Feel free to get creative with this! Really poke around and try to find the combination of settings that gives you the best sounding text! The ways in which these parameters affect how 'human-like' a section of generated text sounds is an area of active research. :)

In [51]:
## YOUR CODE HERE FOR HYPERPARAMETER VARIATION 1

inputs1 = tokenizer.encode("Hello, how are you?", return_tensors='pt').to(model.device)
outputs1 = model.generate(
      inputs,
      num_beams=5,
      no_repeat_ngram_size=2,
      early_stopping=True,   
      max_length=50,          
  )
print([tokenizer.decode(x) for x in outputs1][0])
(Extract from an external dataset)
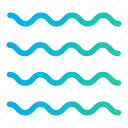 ocean, sea, sea wave, sea waves, summer time, water icon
The attention mask and the pad token id were not set. As a consequence, you may observe unexpected behavior. Please pass your input's `attention_mask` to obtain reliable results.
Setting `pad_token_id` to `eos_token_id`:50256 for open-end generation.


Hello, how are you?

"I'm fine," I said. "It's just that I don't know what to do with myself. I'm not sure if I'll ever be able to get out of here, or whether I


(4 pts) YOUR ANSWER HERE - 
1. The **num_beams** parameter specifies the number of beams to be considered for the beam search(this is used to try to get a fluent text). 
2. The **no_repeat_ngram_size** parameter makes sure that the ngrams of the mentioned size cannot occur again by manually setting the probability to 0. 
3. The **early_stopping** parameter makes sure that generation is ended when atleast **n_beams** number of beams are finished. 
4. **max_length** specifies the maximum length the generated tokens can have.


In [52]:
## YOUR CODE HERE FOR HYPERPARAMETER VARIATION 2
inputs2 = tokenizer.encode("I love working on Neural Networks.", return_tensors='pt').to(model.device)
outputs2 = model.generate(
        inputs2,
        max_length=50,
        do_sample=True,
        top_p=0.95,
        top_k=0,
        temperature=0.9,
        no_repeat_ngram_size=2
  )
print([tokenizer.decode(x) for x in outputs2][0])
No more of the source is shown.